Do Brasil aos EUA e depois para Londres
Em outro feliz acontecimento no roteiro da vida, Marina estava concluindo o LLM quando conseguiu uma posição no escritório Cravath, Swaine & Moore LLP, um dos mais tradicionais e de prestígio nas Américas, com sede em Nova Iorque e um escritório em Londres. E foi para lá que Marina se mudou para trabalhar nos três anos seguintes, lidando com mercado de capitais, fusões e aquisições.
Você conhece a expressão “sink or swim”, afunde ou nade? A frase se refere a uma situação em que alguém deve ter sucesso por seus próprios esforços ou falhar completamente. Pois a brasileira conta que os primeiros tempos foram assim: mergulhando em projetos bilionários ou até trilionários, trabalhava intensamente para dar conta. Uma hora chegou a conta. Não pela carga do trabalho, e sim pelo tipo de satisfação vinda do dia a dia. Era a pulguinha do propósito coçando.
“Eu trabalhava tanto que nem tinha tempo de pensar no que queria fazer. Decidi pedir demissão e viajar, aquele famoso ‘mochilão’, que iria durar aproximadamente um ano”, lembra.
Partiu para a África, voltou para a Europa, voou para a Ásia e mais uma vez surgiu outro rumo. Encontrou uma ex-colega de Harvard que agora morava em Roma e trabalhava na ONU. Os olhos de Marina brilharam. Decidiu que iria concorrer na próxima vaga que surgisse. E a oportunidade apareceu no período mais inusitado do mochilão, quando a brasileira estava na ilha de Malapascua, nas Filipinas, realizando um treinamento de mergulho avançado para nadar com tubarões. Após entrevistas remotas em fusos horários distintos, veio a aprovação. Hora de fazer as malas.
Novo capítulo: vida nova na Itália
Marina entrou para a ONU por meio de um contrato temporário de dois anos no time jurídico de Direito Internacional, integrando o Programa Mundial de Alimentos. A aguardada primeira experiência em campo foi em Maputo, capital de Moçambique, em um centro de alojamento temporário para pessoas deslocadas pelo ciclone Eloise. O que viu ao vivo é difícil de resumir, mas Marina carrega até hoje o sentimento.
“Tendo crescido no Brasil e viajado muito, pensei que estaria mais do que preparada para ver a pobreza e o sofrimento de perto. Ainda assim, o que encontrei foi muito mais difícil do que imaginei. Perder sua casa, seus pertences e, às vezes, seus entes queridos para uma catástrofe é a coisa mais devastadora que pode acontecer a um ser humano”, relata.
“Não posso deixar de pensar que o que estamos dando a eles é tão pouco em comparação com suas necessidades inimagináveis. Mas também me lembro de que, sem coisas tão essenciais como comida, abrigo e higiene, eles nem seriam capazes de continuar lutando para reconstruir suas vidas... Então vamos continuar trabalhando.”
No ano passado Marina deixou o cargo de Staff Relations Officer para assumir a posição de Legal Specialist na UN Women (ONU Mulheres) em Nova York por seis meses. A organização oferece programas, políticas e padrões que defendem os direitos humanos das mulheres e garantem que todas as mulheres e meninas alcancem todo o seu potencial.
= = = = = = =
ENUNCIADO DA TAREFA
Transcreva sem nenhuma alteração o trecho do texto sobre a trajetória de Marina entre "Do Brasil aos" e "do propósito coçando.", incluindo ambos.

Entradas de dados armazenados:
= = = = = = =
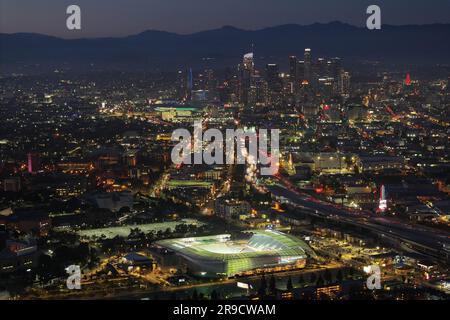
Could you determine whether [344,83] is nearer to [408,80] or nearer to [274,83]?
[408,80]

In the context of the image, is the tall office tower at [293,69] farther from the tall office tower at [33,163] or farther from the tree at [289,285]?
the tree at [289,285]

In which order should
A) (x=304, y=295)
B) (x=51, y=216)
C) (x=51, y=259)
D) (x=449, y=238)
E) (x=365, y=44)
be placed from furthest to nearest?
1. (x=365, y=44)
2. (x=51, y=216)
3. (x=449, y=238)
4. (x=51, y=259)
5. (x=304, y=295)

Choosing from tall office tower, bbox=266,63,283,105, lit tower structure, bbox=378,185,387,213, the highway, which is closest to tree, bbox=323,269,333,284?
the highway

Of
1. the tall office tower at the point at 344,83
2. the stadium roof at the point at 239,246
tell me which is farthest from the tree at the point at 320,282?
the tall office tower at the point at 344,83

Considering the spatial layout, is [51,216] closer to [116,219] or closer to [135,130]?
[116,219]

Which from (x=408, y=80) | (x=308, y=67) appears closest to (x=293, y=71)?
(x=308, y=67)
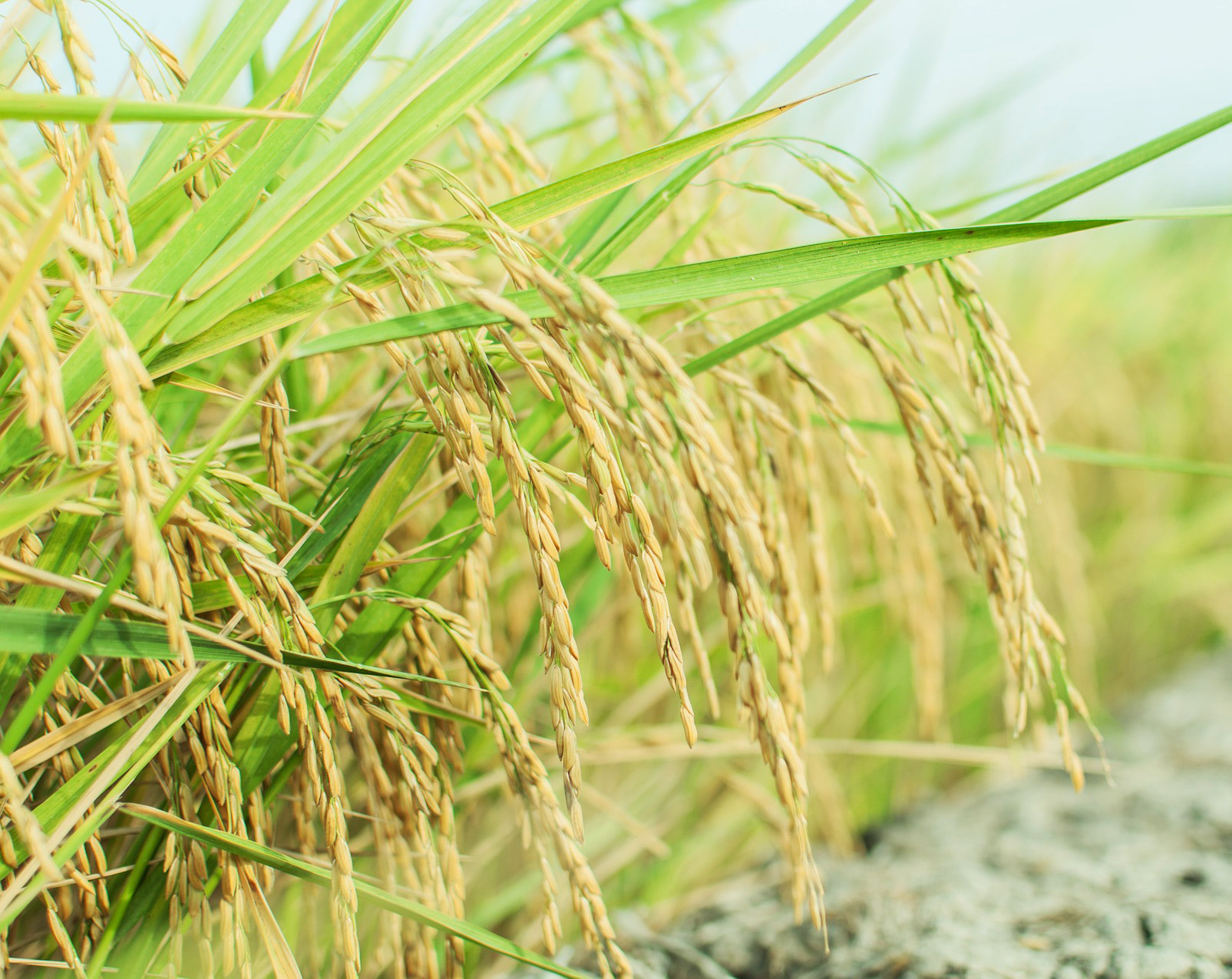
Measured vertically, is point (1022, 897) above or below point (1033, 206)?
below

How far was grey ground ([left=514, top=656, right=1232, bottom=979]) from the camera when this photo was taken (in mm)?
1022

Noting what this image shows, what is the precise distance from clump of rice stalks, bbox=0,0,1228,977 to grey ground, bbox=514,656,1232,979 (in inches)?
16.4

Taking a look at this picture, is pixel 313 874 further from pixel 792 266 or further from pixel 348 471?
pixel 792 266

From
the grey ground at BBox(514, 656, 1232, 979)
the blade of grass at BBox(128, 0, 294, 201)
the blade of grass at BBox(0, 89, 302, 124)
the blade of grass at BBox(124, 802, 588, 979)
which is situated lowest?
the grey ground at BBox(514, 656, 1232, 979)

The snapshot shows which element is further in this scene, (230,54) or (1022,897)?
(1022,897)

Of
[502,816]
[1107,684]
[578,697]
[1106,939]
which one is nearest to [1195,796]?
[1106,939]

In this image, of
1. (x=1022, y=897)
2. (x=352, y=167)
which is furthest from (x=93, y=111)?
(x=1022, y=897)

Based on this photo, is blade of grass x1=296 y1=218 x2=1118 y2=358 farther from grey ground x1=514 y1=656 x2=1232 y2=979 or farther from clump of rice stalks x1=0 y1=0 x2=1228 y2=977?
grey ground x1=514 y1=656 x2=1232 y2=979

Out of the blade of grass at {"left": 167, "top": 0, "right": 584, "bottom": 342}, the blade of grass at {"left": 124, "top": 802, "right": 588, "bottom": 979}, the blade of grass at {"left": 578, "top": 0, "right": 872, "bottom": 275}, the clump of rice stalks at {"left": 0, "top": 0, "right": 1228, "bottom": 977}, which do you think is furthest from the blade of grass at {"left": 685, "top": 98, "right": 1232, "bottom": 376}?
the blade of grass at {"left": 124, "top": 802, "right": 588, "bottom": 979}

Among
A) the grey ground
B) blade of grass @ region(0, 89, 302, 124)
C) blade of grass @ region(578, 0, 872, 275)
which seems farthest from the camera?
the grey ground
= = = = = = =
RESOLUÇÃO DETALHADA
Do Brasil aos EUA e depois para Londres
Em outro feliz acontecimento no roteiro da vida, Marina estava concluindo o LLM quando conseguiu uma posição no escritório Cravath, Swaine & Moore LLP, um dos mais tradicionais e de prestígio nas Américas, com sede em Nova Iorque e um escritório em Londres. E foi para lá que Marina se mudou para trabalhar nos três anos seguintes, lidando com mercado de capitais, fusões e aquisições.
Você conhece a expressão “sink or swim”, afunde ou nade? A frase se refere a uma situação em que alguém deve ter sucesso por seus próprios esforços ou falhar completamente. Pois a brasileira conta que os primeiros tempos foram assim: mergulhando em projetos bilionários ou até trilionários, trabalhava intensamente para dar conta. Uma hora chegou a conta. Não pela carga do trabalho, e sim pelo tipo de satisfação vinda do dia a dia. Era a pulguinha do propósito coçando.